Born in Northern Ireland, Lewis was a talented scholar of Medieval and Renaissance literature, a writer of novels and short-stories, and came to be considered a refined Christian theologian and apologist once he had converted to Anglicanism, of a quite conservative persuasion, coming from an agnostic-to-atheistic brand of rationalism. “The Screwtape Letters” is a fictional epistolary in which senior devil Screwtape counsels his young nephew, Wormwood, on the best way to send humans to hell, correcting all the misunderstandings, mistakes, and clumsiness of the junior tempter.

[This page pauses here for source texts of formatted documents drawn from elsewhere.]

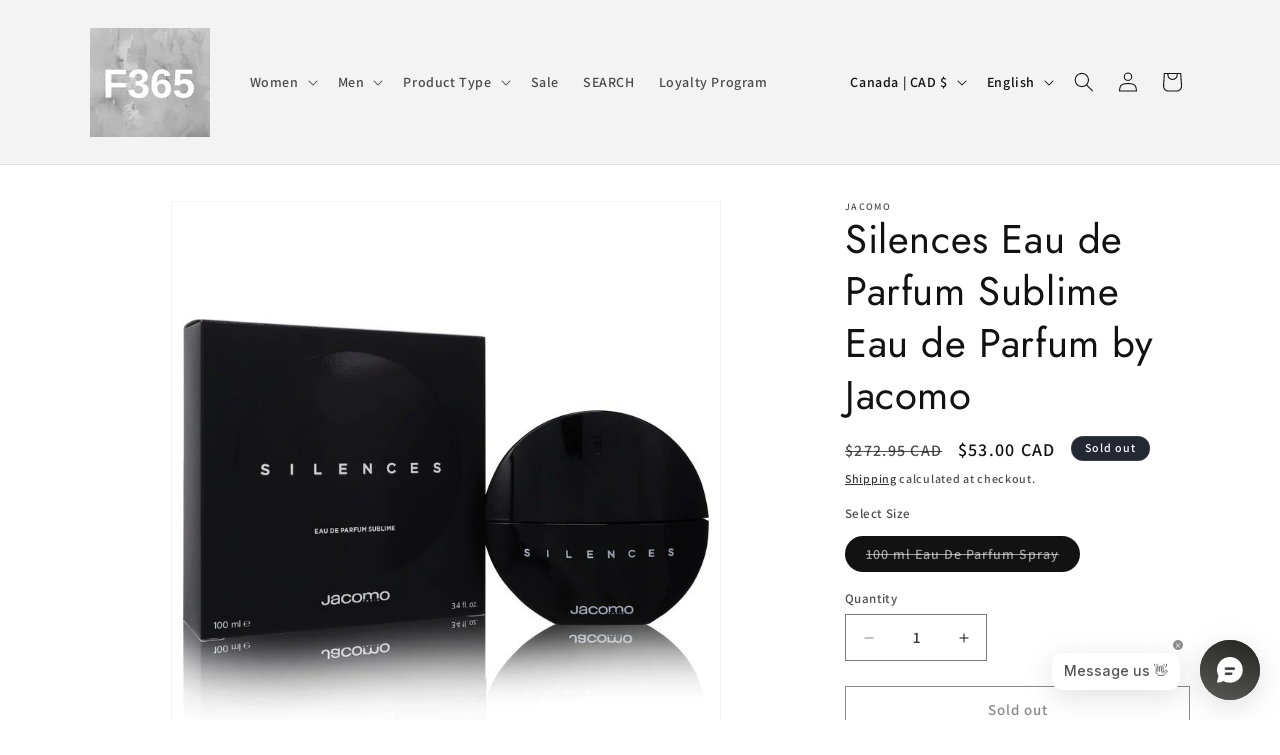

--- FILE ---
content_type: text/json
request_url: https://conf.config-security.com/model
body_size: 85
content:
{"title":"recommendation AI model (keras)","structure":"release_id=0x30:7c:77:7d:2b:5b:71:68:43:36:25:6a:4d:41:2a:33:64:3c:2e:32:3b:44:77:63:79:35:6c:5d:48;keras;oncekfje6w4fo60f9iip2wh2wrmppsyfaq04rrooj6sxx231ph7injb9lu5u2fgl4t30hz71","weights":"../weights/307c777d.h5","biases":"../biases/307c777d.h5"}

Quite interestingly, while the names Screwtape and Wormwood, as well as those of all the other devils in the book, are Lewis’ creation, in Italian translations they have been substituted with names of devils in Malebranche, or the guardians of Bolgia Five of the Eighth Circle in Dante Alighieri’s (1265–1321) “Inferno,” being the first part of the “Divine Comedy.” It was the initiative of Catholic priest and literary critic, later to become archbishop, Alberto Castelli (1907–1971), who prepared the first Italian translation of Lewis’ book, published in 1947 by Arnoldo Mondadori Editore in Milan, and it has been maintained ever since.
As Lewis explains, some Satanists do ask Satan the permission to use the Satanist brand, others do not. We may feel authorized to add that would-be anti-Satanists did and do the same. While, according to Lewis, Satan is equally pleased with both a materialist and a magician, it can be added that Satan also hails “heretic” anti-materialists and anti-magicians.
Of lies and killers
When would-be anti-Satanists perform rogue exorcisms injuring or killing people out of offhand perceptions of what demonic possession is, they greatly contribute to the general smears of religious beliefs, whatever they may be. One may wonder, in Lewis’ footsteps, whether Satan is not himself pleased by their deeds as they greatly contribute to discredit religion.
Similarly, when would-be Satanists use the Satanist brand to cover abuses and crimes rooted atheism, rationalism, and the hatred of religion or Christianity, Satan may be pleased as well. In all cases, an authentic religious spirit is the first victim. Public opinion starts crying that, be they Satanists or anti-Satanists, all believers are fanatics who endangers people with their crazy creeds and may end up committing crimes. Then public authorities come in and curtail religious liberty.
This is indeed Satan’s masterstroke. One should never forget Lewis’ admonition: “[r]eaders are advised to remember that the devil is a liar.” Thinking that religions kill is a devilish lie. Religions do not kill: people kill. Of course, people may kill in the name of religions, but religions remain innocent of the use that some religionists do of them. There are ideas that may kill, but interestingly they are not religious ideas. Sometimes the killing ideas are even anti-religious creeds that dress up as religions to discredit them, as a 1995 collection of essays by Introvigne, “Idee che uccidono” (“Ideas That Kill”) perfectly demonstrated.
If the devil lies, we are entitled to assume that real devil-worshippers, the usurpers of the devil’s brand, and caricatural believers in self-styled religions, rogue exorcists included, are lying too.